The current Hebrew calendar year numbering system, which counts years from the creation, has been in use for more than 1000 years. The dating system of numbering the years from creation was adopted sometime before 3925 Anno Mundi (165 CE), and based on the calculation of Rabbi Yose ben Halafta during about 160 CE in the book Seder Olam Rabbah.

These years are based on the computations of dates and periods found in the Hebrew Bible. In Jewish tradition, "Year 1" is considered to have begun on the 25 of Elul, 6 days before the beginning of "Year 2" on the first of Tishrei, when Adam was created. The new moon of its first month (Tishrei) is designated molad tohu (meaning new moon of chaos or nothing). By Halafta's calculation Adam was created during the year 3761 BCE. However, Seder Olam Rabbah treats the creation of Adam as the beginning of "Year Zero". This results in a two-year discrepancy between the years given in Seder Olam Rabbah and the Jewish year used now. For example, Seder Olam Rabbah gives the year of the Exodus from Egypt as 2448 AM; but, according to the current system, the year would be 2450 AM.
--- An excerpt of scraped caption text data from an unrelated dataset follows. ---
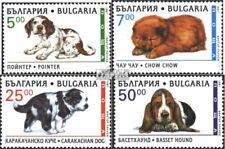 Bulgaria 4265-4268 (edición completa) usado 1997 perros de raza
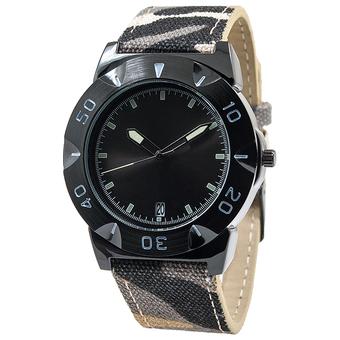 Наручные часы Fornax A02-MB с чёрным циферблатом
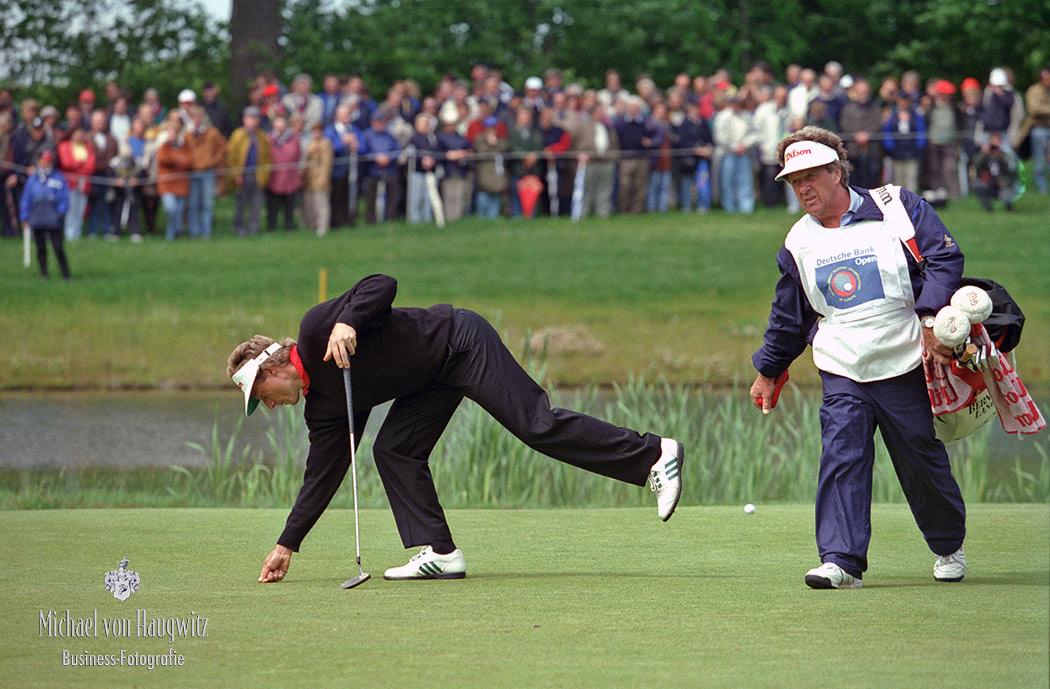 Bernhard Langer   Deutscher Golfprofi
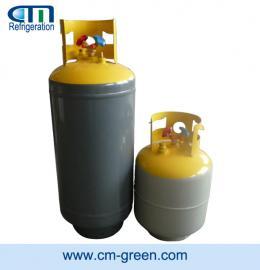 冷媒专用钢瓶 可重复使用 气液双阀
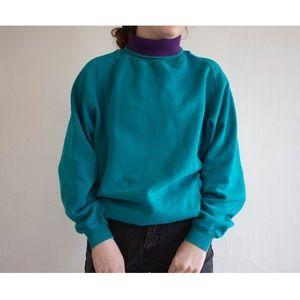 Vintage Turtleneck sweatshirt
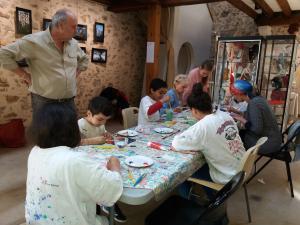 Solid'arts - ateliers enfants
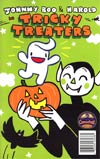 Halloween ComicFest 2012 Top Shelf Johnny Boo And Harold Tricky Treaters Mini Comic
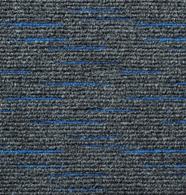 ARRAY TILE BLUE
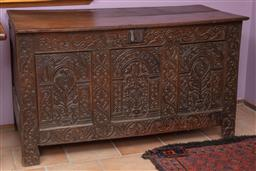 Sale 9120H - Lot 74 - An antique oak carved coffer with hinged lid, Height 78cm x Width 135cm x Depth 62cm
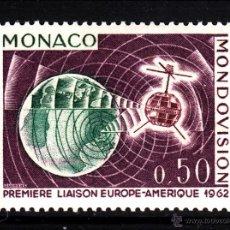 Sellos: MONACO 612* - AÑO 1963 - PRIMERA TRANSMISION DE TELEVISION POR SATELITE. Lote 40855420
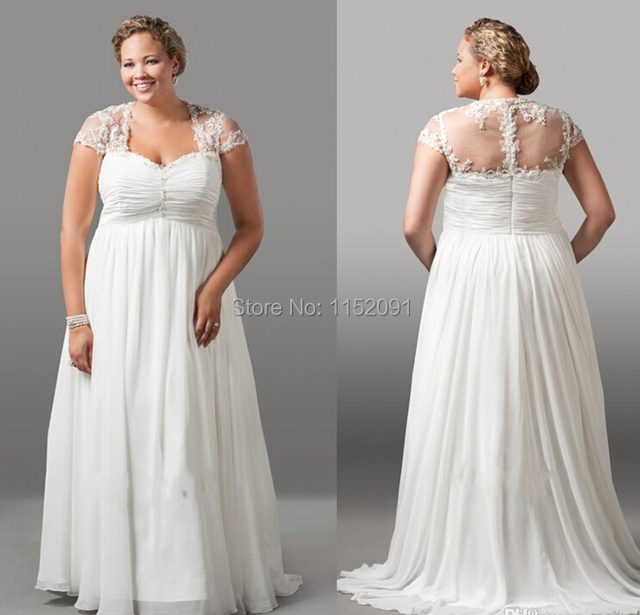 Buy 2016 Vintage Plus Size Wedding Dresses With Short Sleeve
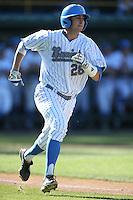 Justin Hazzard (28) of the UCLA Bruins runs the bases during a game against the Hofstra Pride at Jackie Robinson Stadium on March 14, 2015 in Los Angeles, California. UCLA defeated Hofstra, 18-1. (Larry Goren/Four Seam Images)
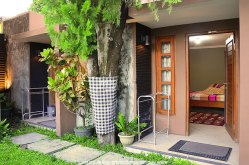 Bening Guest House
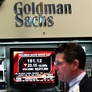 Goldman Profits Double, but How Does It Make Its Money?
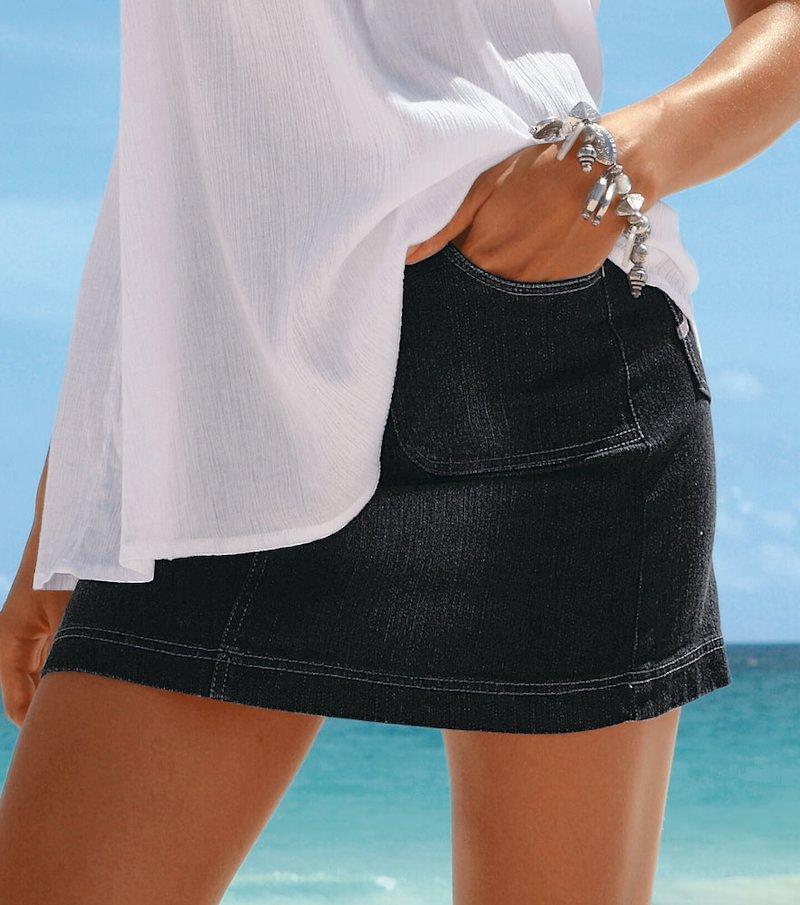 Minifalda de tejido elástico - Blanco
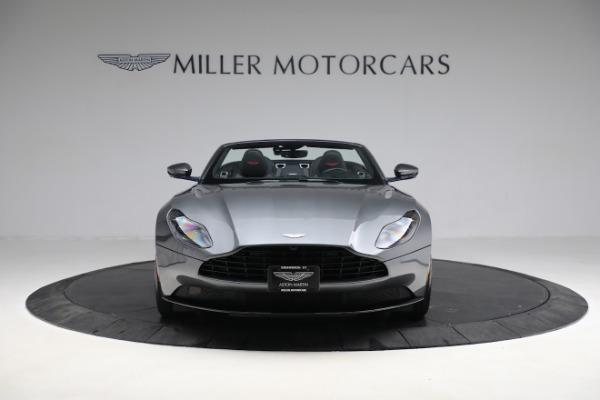New 2020 Aston Martin DB11 Volante Convertible for sale $254,871 at Bugatti of Greenwich in Greenwich CT 06830 11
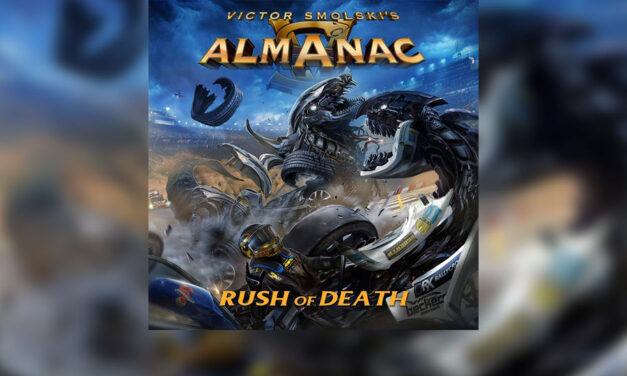 Review: ALMANAC y su más reciente trabajo «Rush Of Death»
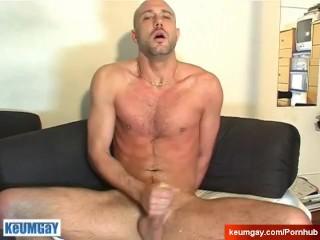 Porn Planner Best Porn Sites Collection [FREE HD VIDEOS] Free Porn Movie Links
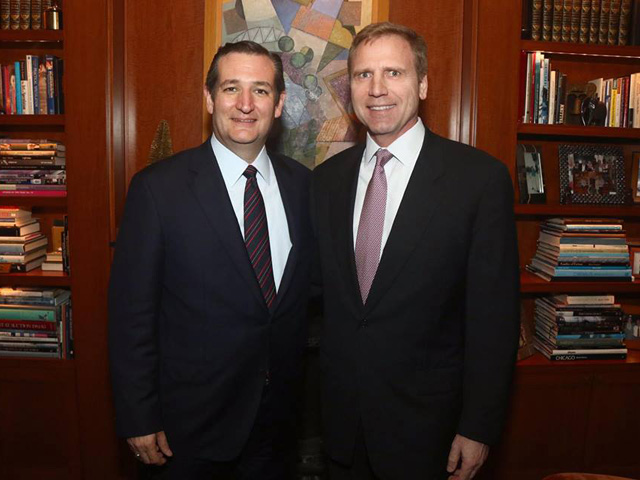 Gay Hotelier Claims Naivety of Ted Cruz's Anti-LGBT Record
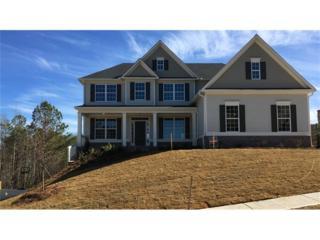 408 Crestline Way, Woodstock, GA 30188 (MLS #5774762) :: North Atlanta Home Team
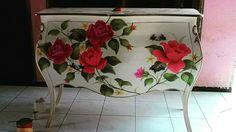 Komod Gallery, Table, Furniture, Home Decor, Decoration Home, Room Decor, Tables, Home Furnishings, Desks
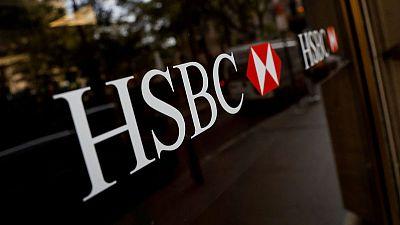 HSBC warned by British regulator over weak fraud and staff controls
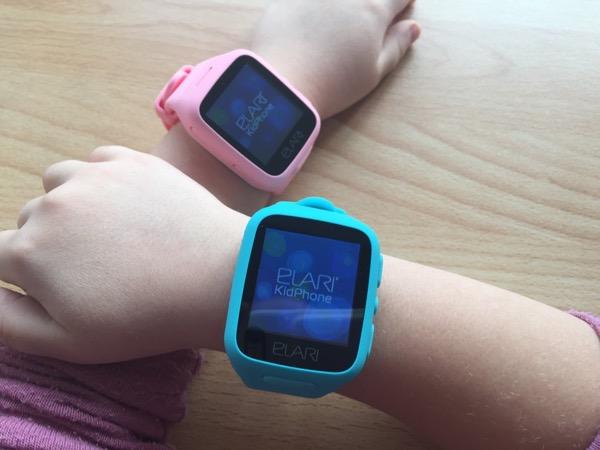 Детские умные часы могут стать настоящей угрозой для тех, кто их носит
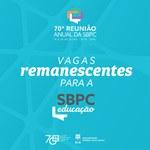 SBPC Educação libera novas vagas para inscrições de servidores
Despite the computations by Yose ben Halafta, confusion persisted for a long time as to how the calculations should be applied. During 1000, for example, the Muslim chronologist al-Biruni noted that three different epochs were used by various Jewish communities being one, two, or three years later than the modern epoch. The epoch seems to have been settled by 1178, when Maimonides, in his work Mishneh Torah, described all of the modern rules of the Hebrew calendar, including the modern epochal year. His work has been accepted by Jews as definitive, though it does not correspond to the scientific calculations. For example, the Jewish year for the destruction of the First Temple has traditionally been given as 3338 AM or 423/2 BC. This differs from the modern scientific year, which is usually expressed using the Proleptic Julian calendar as 587 BC. The scientific date takes into account evidence from the ancient Babylonian calendar and its astronomical observations. So, too, according to Jewish computation, the destruction of the Second Temple occurred in the lunar month of Av in anno 68 CE, rather than in 70 CE. In this and related cases, a difference between the traditional Jewish year and a scientific date in a Gregorian year or in a proleptic Julian calendar date results from a disagreement about when the event happened—and not simply a difference between the Jewish and Gregorian calendars (see the "Missing Years" in the Jewish Calendar and below, Excursus: Jewish Chronology in the Scroll of Antiochus).

In Jewish thought the counting is usually considered to be from the creation of the world, as has been emphasized in many ancient texts dealing with creation chronology, viz. that the six days of creation till man are literal days—including the days before the creation of the sun and earth.  However, some understand these days metaphorically.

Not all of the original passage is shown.